Léelo Juan 7:37-39 mis sedientos beben. Usted dirá: "Eso es obvio, Tony". Bueno, puede ser obvio, pero en el reino espiritual es importante entenderlo. Mira, la gente realmente sedienta bebe. No solo hablan de beber. Muchos de nosotros decimos: "Necesito pasar tiempo con Dios todos los días". Luego al año siguiente decimos: "Bueno, todavía no lo he hecho, pero necesito pasar tiempo con el Señor". Si estás constantemente diciendo eso, tu problema es que no tienes sed. Los alcohólicos no hablan de beber. Beben en serio. Jesús ofreció el agua viva del Espíritu a todos los que tuvieran sed espiritual. Todo lo que tenían que hacer era acercarse a Él y pedirle, como la mujer en el pozo (Juan 4:15). La manera de saber que tienes sed del Espíritu Santo es que vengas. Si tienes suficiente sed, vendrás.

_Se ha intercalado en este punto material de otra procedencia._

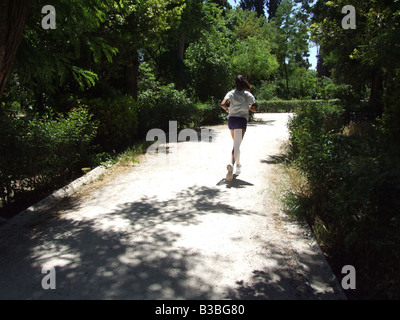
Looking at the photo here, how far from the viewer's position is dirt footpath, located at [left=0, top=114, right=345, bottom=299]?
3.12m

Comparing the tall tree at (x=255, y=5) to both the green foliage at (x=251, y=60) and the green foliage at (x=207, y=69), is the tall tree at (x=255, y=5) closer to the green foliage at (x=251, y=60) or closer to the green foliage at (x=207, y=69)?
the green foliage at (x=251, y=60)

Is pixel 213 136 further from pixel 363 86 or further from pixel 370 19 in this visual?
pixel 370 19

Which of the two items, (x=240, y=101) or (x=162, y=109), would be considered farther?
(x=162, y=109)

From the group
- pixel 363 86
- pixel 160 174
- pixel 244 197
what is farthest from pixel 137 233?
pixel 363 86

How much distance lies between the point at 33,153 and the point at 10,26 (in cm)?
222

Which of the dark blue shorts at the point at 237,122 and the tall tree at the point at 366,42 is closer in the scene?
the tall tree at the point at 366,42

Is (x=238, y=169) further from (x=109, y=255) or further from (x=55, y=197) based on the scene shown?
(x=109, y=255)

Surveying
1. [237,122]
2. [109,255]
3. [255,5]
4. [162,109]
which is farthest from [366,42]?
[255,5]

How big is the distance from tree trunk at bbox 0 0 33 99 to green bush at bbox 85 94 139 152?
227 inches

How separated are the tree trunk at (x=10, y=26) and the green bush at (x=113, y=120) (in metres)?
5.76

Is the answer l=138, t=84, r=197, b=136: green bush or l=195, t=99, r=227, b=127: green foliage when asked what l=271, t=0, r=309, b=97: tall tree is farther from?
l=138, t=84, r=197, b=136: green bush

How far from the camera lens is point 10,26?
3629 millimetres

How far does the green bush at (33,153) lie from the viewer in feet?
16.7

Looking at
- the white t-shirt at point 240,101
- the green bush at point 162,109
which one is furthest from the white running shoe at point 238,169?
the green bush at point 162,109
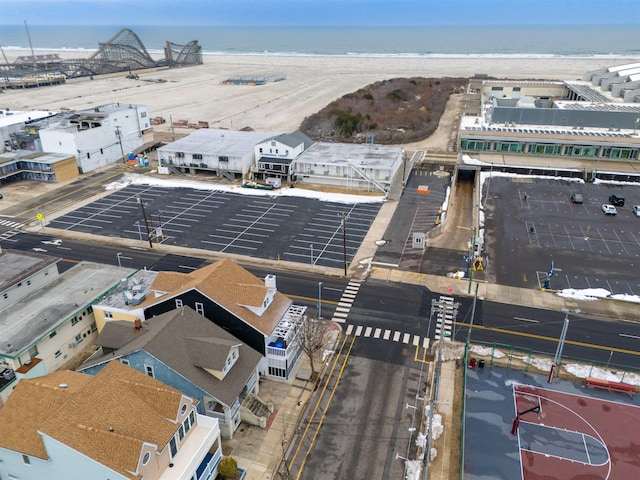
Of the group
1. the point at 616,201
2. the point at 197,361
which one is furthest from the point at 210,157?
the point at 616,201

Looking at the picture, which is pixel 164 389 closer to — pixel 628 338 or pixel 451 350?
pixel 451 350

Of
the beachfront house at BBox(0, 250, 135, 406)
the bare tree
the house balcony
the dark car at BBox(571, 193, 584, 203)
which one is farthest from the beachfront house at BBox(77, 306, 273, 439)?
the dark car at BBox(571, 193, 584, 203)

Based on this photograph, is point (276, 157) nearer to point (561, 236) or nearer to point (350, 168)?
point (350, 168)

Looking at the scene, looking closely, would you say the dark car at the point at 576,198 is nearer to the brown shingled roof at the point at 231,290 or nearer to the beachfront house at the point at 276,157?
the beachfront house at the point at 276,157

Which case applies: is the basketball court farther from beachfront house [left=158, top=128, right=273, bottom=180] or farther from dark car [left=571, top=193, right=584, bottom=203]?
beachfront house [left=158, top=128, right=273, bottom=180]

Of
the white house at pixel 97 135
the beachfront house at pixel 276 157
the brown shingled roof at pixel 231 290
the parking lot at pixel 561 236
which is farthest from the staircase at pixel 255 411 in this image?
the white house at pixel 97 135

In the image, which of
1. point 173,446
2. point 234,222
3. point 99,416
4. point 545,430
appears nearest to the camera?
point 99,416
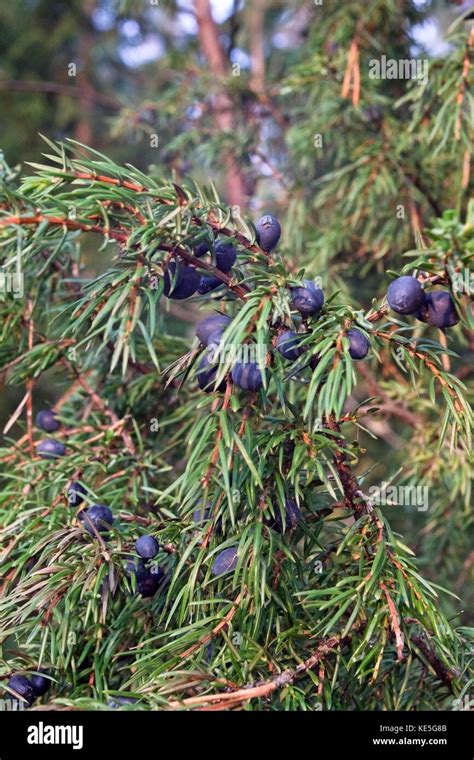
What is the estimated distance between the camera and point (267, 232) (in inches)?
23.3

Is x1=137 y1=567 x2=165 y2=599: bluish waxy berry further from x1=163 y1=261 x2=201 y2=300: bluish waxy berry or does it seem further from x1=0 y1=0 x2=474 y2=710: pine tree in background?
x1=163 y1=261 x2=201 y2=300: bluish waxy berry

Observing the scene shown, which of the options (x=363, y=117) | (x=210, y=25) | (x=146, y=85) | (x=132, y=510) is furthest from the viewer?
(x=146, y=85)

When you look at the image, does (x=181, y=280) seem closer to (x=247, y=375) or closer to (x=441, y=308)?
(x=247, y=375)

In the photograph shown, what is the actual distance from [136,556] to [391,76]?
100cm

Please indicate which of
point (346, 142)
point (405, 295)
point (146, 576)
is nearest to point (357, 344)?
point (405, 295)

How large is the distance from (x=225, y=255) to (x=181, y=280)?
1.9 inches

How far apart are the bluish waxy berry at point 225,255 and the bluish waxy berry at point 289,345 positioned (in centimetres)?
7

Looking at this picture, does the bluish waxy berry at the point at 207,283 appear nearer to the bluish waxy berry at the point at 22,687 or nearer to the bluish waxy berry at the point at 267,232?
the bluish waxy berry at the point at 267,232

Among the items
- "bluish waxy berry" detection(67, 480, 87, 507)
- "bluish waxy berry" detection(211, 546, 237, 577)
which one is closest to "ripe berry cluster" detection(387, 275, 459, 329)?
"bluish waxy berry" detection(211, 546, 237, 577)

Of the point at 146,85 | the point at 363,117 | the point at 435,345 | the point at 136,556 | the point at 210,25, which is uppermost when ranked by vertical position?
the point at 146,85
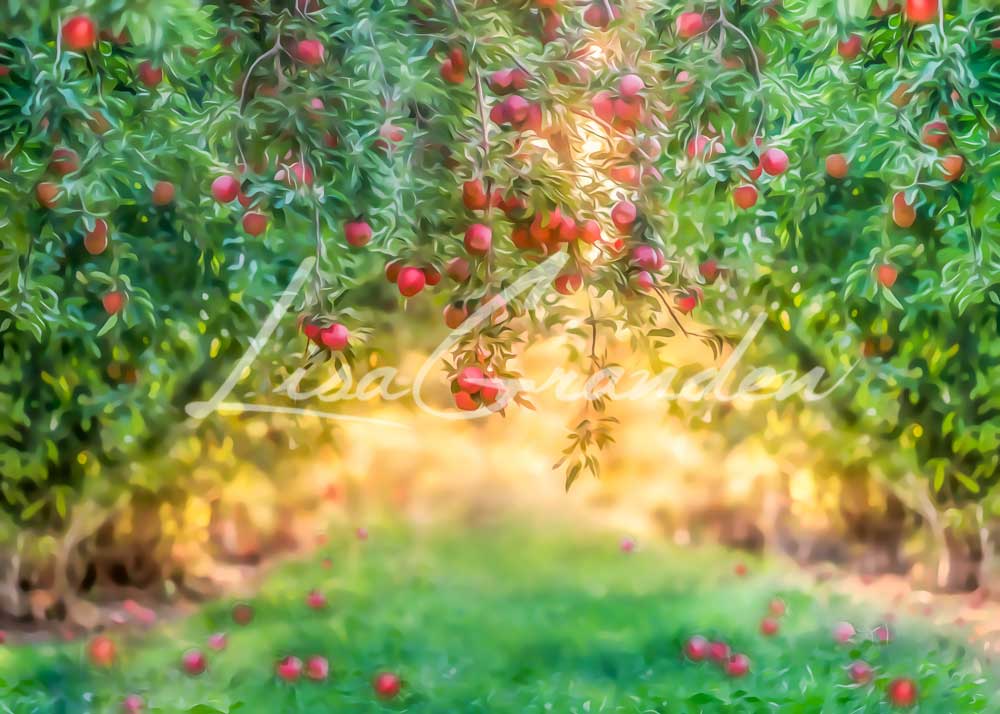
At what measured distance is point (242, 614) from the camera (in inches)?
84.8

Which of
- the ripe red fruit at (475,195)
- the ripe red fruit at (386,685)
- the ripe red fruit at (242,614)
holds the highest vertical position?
the ripe red fruit at (475,195)

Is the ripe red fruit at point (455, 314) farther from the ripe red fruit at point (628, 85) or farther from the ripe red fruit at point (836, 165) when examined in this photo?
the ripe red fruit at point (836, 165)

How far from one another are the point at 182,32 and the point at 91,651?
1314mm

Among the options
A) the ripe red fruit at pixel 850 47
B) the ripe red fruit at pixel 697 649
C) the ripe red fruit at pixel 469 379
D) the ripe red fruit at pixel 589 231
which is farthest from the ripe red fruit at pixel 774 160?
the ripe red fruit at pixel 697 649

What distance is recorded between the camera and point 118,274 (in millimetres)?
2061

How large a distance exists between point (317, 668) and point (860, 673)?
1176 mm

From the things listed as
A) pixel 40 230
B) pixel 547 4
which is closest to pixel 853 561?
pixel 547 4

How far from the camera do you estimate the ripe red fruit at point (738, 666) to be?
220cm

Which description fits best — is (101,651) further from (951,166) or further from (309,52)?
(951,166)

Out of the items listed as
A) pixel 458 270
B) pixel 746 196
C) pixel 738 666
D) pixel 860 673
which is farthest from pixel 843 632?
pixel 458 270

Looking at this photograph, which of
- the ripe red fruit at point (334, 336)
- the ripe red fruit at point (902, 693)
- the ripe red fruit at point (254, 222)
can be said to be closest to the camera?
the ripe red fruit at point (334, 336)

Debe existir el deseo y luego la acción basada en ese deseo. Algunos cristianos dicen que los devocionales son muy aburridos. Son aburridos porque no son un servicio de adoración. Pero cuando vienes a tus devocionales espiritualmente sediento y listo para que el Espíritu Santo sacie tu sed, tu tiempo con Dios cobrará vida. De hecho, permítame sugerirle una manera de comenzar si tiene problemas para tener sed espiritual todos los días. Cada mañana, al levantarte, comienza con esta sencilla oración: "Señor, durante las próximas veinticuatro horas, soy tuyo. Haz conmigo lo que quieras. Haz lo que quieras conmigo, porque lo único que me importa durante las próximas veinticuatro horas es Tu voluntad. "Lo que Tú me traigas hoy, yo te lo devuelvo. Sólo te pido que me recuerdes que debo consultarte a lo largo del día para que el Espíritu actúe en mi vida. Te pido que me llenes de Tu Espíritu ahora mismo". Empieza el día así, añade una canción y unos versículos de las Escrituras, y al cabo de un rato empezarás a llegar tarde al trabajo porque ¡la adoración es tan buena! Eso es lo que Dios hace cuando tienes sed de Él. Piénsalo La razón por la que muchos de nosotros no tenemos más del poder del Espíritu Santo es que todavía no estamos lo suficientemente sedientos para beber de Él. ¿Qué tan sediento estás hoy?